I have long held an obsession over maps. I enjoy reading them as much as I enjoying reading a good novel. In fact, my love of maps is so dorky that (a) in college, I decorated the walls of my dorm with topo maps of Colorado’s backcountry, and (b) I also insisted on having a blue topo backdrop as part of the branding for Headwaters Content.
So, needless to say, my obsession with maps means that Google Maps gets a lot of visits from me. So I was particularly intrigued to get an invite to test its newest version a few weeks ago. By and large, it is more visually arresting, but it has several flaws. Here are the pros and cons for the everyman (i.e. those of you not lining up for Google Glass).
Better Visual Presentation – Google Maps has always been clunky with the way it looks, a fact that didn’t bother me because of the platform’s solid functionality and unrivaled data. But if there is a headline for this new iteration, it is that Google Maps has gotten a lot prettier, and less functional. More on that second part in a moment…
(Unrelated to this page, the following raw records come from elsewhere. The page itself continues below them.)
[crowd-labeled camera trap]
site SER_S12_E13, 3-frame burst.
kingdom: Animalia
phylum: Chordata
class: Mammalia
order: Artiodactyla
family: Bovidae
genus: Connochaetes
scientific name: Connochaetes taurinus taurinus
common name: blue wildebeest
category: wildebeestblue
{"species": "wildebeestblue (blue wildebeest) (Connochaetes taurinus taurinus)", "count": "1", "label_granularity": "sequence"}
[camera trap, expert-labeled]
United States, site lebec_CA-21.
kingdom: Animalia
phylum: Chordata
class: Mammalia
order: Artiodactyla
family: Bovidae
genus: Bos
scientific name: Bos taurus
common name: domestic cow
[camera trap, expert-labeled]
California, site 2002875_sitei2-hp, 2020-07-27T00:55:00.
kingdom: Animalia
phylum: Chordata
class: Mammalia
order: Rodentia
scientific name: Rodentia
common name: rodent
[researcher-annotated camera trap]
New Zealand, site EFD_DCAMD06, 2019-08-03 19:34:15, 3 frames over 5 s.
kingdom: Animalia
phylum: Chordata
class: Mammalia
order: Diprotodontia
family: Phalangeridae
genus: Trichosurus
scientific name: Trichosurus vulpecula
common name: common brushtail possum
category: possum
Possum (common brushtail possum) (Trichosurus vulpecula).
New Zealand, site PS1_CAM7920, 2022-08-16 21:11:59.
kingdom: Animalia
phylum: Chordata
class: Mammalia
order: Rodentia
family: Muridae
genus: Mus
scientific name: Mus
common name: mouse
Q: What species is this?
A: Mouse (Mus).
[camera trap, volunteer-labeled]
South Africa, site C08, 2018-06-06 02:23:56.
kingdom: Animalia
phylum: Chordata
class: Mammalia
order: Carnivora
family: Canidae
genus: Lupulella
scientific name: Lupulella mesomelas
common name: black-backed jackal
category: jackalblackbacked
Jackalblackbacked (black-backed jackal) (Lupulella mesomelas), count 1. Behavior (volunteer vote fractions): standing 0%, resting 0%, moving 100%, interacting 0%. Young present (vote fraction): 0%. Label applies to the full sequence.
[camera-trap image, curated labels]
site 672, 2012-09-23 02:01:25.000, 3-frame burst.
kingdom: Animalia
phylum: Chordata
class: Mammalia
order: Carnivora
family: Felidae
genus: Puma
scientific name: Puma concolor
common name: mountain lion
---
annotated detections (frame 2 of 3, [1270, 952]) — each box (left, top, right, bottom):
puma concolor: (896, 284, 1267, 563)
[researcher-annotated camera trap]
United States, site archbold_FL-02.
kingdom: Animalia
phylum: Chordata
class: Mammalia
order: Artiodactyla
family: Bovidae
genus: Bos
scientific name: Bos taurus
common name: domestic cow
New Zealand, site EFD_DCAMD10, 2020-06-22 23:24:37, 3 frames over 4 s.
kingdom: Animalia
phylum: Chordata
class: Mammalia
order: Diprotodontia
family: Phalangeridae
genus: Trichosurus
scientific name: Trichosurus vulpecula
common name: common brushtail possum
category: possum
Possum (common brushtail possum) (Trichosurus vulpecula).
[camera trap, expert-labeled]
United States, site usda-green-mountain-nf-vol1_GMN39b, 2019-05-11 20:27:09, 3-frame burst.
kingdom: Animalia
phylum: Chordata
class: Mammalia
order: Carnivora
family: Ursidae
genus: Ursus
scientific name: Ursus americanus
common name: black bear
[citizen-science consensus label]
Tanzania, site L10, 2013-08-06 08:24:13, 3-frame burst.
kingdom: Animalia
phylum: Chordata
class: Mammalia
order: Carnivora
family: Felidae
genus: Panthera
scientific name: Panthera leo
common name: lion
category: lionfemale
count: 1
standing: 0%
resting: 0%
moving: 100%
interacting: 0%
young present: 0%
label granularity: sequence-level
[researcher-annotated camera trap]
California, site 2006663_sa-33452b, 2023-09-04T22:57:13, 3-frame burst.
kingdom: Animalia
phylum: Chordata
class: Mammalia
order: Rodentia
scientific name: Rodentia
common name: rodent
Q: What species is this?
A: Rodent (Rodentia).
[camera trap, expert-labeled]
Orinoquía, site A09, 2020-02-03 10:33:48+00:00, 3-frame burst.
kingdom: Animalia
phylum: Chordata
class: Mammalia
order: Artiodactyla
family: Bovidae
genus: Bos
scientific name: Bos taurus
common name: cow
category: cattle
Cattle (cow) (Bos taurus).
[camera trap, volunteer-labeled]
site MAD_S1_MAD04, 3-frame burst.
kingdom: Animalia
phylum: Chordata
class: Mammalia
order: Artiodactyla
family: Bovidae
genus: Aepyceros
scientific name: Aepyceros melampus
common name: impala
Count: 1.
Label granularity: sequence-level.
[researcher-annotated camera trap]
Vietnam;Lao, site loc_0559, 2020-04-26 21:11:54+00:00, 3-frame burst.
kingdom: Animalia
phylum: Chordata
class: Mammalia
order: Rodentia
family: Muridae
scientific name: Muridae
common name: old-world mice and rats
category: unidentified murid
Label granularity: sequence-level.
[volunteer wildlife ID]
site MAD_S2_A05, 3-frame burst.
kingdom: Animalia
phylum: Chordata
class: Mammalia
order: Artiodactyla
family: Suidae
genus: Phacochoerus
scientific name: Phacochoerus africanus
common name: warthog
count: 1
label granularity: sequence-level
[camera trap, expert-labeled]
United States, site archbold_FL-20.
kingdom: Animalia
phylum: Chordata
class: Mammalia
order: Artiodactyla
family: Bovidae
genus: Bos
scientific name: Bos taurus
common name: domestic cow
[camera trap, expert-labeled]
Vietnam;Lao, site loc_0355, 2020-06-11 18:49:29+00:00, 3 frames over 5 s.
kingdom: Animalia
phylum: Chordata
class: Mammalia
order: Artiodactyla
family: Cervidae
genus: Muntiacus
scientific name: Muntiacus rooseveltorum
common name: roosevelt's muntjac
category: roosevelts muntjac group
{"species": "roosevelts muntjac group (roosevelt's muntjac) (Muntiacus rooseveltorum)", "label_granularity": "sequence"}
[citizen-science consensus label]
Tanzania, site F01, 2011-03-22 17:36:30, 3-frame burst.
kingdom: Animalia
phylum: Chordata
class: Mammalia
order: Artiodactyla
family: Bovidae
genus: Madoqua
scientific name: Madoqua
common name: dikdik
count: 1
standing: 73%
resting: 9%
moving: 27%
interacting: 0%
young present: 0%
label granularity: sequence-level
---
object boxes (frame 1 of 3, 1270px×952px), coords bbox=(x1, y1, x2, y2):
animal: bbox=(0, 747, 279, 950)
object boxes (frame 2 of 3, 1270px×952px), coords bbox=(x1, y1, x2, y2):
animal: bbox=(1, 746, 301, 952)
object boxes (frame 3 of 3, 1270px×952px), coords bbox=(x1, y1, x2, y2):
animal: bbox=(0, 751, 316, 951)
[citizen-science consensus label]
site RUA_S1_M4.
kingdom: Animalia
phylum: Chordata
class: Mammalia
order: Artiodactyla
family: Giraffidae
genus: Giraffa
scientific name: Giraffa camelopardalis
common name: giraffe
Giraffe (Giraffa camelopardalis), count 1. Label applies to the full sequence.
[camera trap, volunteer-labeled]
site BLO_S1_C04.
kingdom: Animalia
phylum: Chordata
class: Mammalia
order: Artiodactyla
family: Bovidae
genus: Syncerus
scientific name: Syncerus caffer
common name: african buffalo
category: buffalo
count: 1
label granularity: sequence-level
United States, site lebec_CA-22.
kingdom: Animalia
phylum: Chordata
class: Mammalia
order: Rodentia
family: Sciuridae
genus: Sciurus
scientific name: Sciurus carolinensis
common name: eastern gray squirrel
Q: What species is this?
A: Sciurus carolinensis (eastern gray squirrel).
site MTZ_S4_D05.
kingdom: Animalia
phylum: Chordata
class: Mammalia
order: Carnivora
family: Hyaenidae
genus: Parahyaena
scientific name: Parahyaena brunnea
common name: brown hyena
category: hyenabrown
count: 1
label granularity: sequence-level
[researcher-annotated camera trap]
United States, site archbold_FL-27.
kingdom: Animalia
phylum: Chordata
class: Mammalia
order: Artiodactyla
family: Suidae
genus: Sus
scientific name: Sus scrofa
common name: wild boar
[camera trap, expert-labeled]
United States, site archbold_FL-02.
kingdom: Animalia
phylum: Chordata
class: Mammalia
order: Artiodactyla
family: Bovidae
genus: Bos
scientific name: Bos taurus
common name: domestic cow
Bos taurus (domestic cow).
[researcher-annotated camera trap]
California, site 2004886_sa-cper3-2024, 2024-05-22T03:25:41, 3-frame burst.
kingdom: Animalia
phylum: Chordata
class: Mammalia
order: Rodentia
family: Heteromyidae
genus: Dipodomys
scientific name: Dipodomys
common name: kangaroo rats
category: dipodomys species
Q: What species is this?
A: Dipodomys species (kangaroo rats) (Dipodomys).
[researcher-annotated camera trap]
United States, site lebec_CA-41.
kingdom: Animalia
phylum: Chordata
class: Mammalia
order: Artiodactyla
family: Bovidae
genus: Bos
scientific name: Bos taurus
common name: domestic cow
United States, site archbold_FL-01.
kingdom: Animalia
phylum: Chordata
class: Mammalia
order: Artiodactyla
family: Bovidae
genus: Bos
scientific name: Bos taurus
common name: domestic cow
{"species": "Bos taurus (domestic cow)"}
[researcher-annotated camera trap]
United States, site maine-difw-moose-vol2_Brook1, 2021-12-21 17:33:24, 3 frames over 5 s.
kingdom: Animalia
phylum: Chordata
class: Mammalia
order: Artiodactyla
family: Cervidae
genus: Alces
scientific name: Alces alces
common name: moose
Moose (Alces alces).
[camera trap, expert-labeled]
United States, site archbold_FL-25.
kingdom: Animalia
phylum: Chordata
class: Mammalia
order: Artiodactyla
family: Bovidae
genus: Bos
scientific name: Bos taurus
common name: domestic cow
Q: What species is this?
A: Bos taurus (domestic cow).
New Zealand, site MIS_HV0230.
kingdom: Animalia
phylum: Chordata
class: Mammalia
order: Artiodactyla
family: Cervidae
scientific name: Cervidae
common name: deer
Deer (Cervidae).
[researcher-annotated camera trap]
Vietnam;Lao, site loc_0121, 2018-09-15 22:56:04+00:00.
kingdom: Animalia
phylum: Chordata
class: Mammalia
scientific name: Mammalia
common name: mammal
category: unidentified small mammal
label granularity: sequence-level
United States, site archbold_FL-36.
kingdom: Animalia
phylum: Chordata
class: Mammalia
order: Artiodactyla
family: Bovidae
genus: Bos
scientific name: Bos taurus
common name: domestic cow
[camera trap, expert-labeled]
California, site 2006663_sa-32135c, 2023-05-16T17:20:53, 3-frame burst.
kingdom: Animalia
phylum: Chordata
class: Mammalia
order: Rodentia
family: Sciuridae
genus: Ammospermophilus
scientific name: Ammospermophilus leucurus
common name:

Nothing is more important in a map than clarity, and the new cartography — with easier-to-read streets and landmarks — makes the experience more inviting. The filmstrip of photos along the bottom, and quick snapshots of Streetview within the “info card,” make this version of Google Maps endlessly entertaining. I could poke around for hours.
Other things to like …
- Getting from Point A to Point B has a lot more options, including flight integration, and better presentation of bike routes (particularly handy for planning a bike-oriented vacation)
- Click on a spot, instant Streetview. This is especially cool for some of the newer applications of Streetview, such as ski resorts, where they have used their 360-cameras on ski runs at a handful of popular resorts. (In working with Aspen-Snowmass, I’ve been eager to find new ways to integrate Google Maps and Streetview into their site’s on-page content.)
- And finally, the abundance of 360-degree photo spheres will allow you to get inside of places where Streetview hasn’t been, such as transit hubs.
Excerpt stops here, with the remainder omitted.